There are complaints that the funds are not being utilised in a productive manner. Often, payments are made against a list of beneficiaries drawn up in each locality. When a complaint is made, the department officials verify the signature of the beneficiaries in the list and vouchers but seldom make physical verification of the plantations to ensure if the palms have been removed as claimed by in the official documents.
The claims made by certain Krishi Bhavans in the capital between 2005 and 2007 have been cited as an example. During 2005-06, the Vakkom panchayat made the highest claim of felling 4,000 palms, followed by Azhoor with 2,500, Balaramapuram, 2,000 and Chenkal, Marukil, Pallichal and Mudakkal, 500 each.

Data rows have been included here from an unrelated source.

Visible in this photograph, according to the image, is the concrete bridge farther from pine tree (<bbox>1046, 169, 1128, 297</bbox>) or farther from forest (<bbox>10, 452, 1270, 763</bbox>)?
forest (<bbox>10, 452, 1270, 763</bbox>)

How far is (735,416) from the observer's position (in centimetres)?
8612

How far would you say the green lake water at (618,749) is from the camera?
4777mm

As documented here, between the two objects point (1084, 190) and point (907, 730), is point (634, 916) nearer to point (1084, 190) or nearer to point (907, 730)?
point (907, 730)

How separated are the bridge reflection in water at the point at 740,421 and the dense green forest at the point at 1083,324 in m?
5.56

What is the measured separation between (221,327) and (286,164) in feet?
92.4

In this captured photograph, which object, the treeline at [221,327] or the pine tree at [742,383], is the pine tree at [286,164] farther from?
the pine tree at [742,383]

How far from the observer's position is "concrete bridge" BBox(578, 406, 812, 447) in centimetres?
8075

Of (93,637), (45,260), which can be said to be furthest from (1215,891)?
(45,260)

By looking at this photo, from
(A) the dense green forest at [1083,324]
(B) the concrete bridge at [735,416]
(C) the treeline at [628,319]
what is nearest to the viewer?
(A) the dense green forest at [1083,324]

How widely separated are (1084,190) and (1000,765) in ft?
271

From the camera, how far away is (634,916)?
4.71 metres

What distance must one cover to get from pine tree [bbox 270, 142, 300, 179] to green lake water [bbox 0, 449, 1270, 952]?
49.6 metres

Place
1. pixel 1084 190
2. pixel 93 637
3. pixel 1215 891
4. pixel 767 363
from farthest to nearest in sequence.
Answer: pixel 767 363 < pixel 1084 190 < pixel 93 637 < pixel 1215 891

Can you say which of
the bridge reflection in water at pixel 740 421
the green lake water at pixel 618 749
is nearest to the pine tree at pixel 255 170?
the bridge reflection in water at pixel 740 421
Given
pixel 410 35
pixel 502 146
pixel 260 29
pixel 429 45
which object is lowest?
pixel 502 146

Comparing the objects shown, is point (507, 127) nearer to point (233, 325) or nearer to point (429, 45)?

During 2006-07, Balaramapuram claimed a figure of 500. Poovar, Thirupuram, Pallichal, Marukil and Kalliyoor claimed 500 each and Maranellor 600. One panchayat has secured almost Rs. 10 lakh in the name of removing palms. The seedlings distributed are often doled out liberally among the local people. If the felling had taken place at this scale, most of these panchayats will not have any palms at all. The situation is almost similar in other districts, sources said.
Lack of transparency in preparing the list and an unscientific auditing system are being pointed out as the major lapses of the department.